You’ve heard of Charles Van Doren, the poster boy for game show cheating in the 1950s. But have you heard of Elfrida von Nardroff? She won more than Van Doren on the same crooked game show, Twenty-One:
Over several months in 1958, Ms. von Nardroff charmed television viewers as she defeated one opponent after another on her way to winning $220,500 ($2.1 million in today’s dollars). That dwarfed the $129,000 (nearly $1.3 million) that the show’s most famous contestant, Charles Van Doren, an English instructor at Columbia University, had won in 1956 and 1957.
Von Nardoff (like Van Doren) pretended to struggle to recall obscure facts, then thrilled audiences with her brains as she pulled out the correct answers at the last second.
But it was all a scam: the “quiz queen” had been given the correct answers by producers before each episode. The show runners told her that everybody cheated this way and it was no big deal. Von Nardoff not only went along, she played her part with gusto. She even lied about her preparations:
“I devoured almanacs, drowned myself in a sea of encyclopedias, spun globes and pored over atlases,” she wrote, with Leslie Lieber, in This Week, a syndicated Sunday newspaper supplement. “I haunted the New York Public Library to such an extent that one day a librarian asked me if I was triplets.”
Spoiler: She did not haunt the New York Public Library. When the scandal broke and the U.S. Congress held hearings, the Manhattan DA’s office even took her photo to the Public Library, and nobody there knew her. She later admitted that her study stories were only “impressionistically true.”
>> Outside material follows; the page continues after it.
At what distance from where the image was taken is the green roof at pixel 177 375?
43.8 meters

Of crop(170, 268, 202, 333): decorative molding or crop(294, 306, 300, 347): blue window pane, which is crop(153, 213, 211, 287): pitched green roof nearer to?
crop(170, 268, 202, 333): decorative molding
Elfrida von Nardroff died this week at age 96. What’s most strange to me is that I’d never heard of her, and I think I’ve kept up with trivia pretty well over the years. I’m not alone: Wikipedia has no bio for her, and she goes unmentioned in its 4,000 word entry on 1950s game show scandals. She was well-known in her day: Time magazine helpfully noted that she “could save about $20,000 in taxes by marrying this year.” (Insert eye-roll emoji.) But somehow her name hasn’t come down through history.
Elfrida’s working years included two years at Northwest Airlines, personnel work, for seven years, 1951 to 1958. She then pursued a career in advertising from 1963 to 1980 and retired from a position as vice president in the real estate industry at the firm of Ambrose-Mar Elia Company Inc. of New York City.
Well, perhaps it’s for the best if we don’t remember people for the worst thing they ever did. To be fair, von Nardroff (like Charles Van Doren) probably told herself that she was inspiring America’s youth and “celebrating knowledge” and so forth as she made big money. She, Van Doren, and eight other contestants ended up pleading guilty to misdemeanor charges of second-degree perjury in 1962. Case closed! But I still find it strange that I’ve never heard of her until now.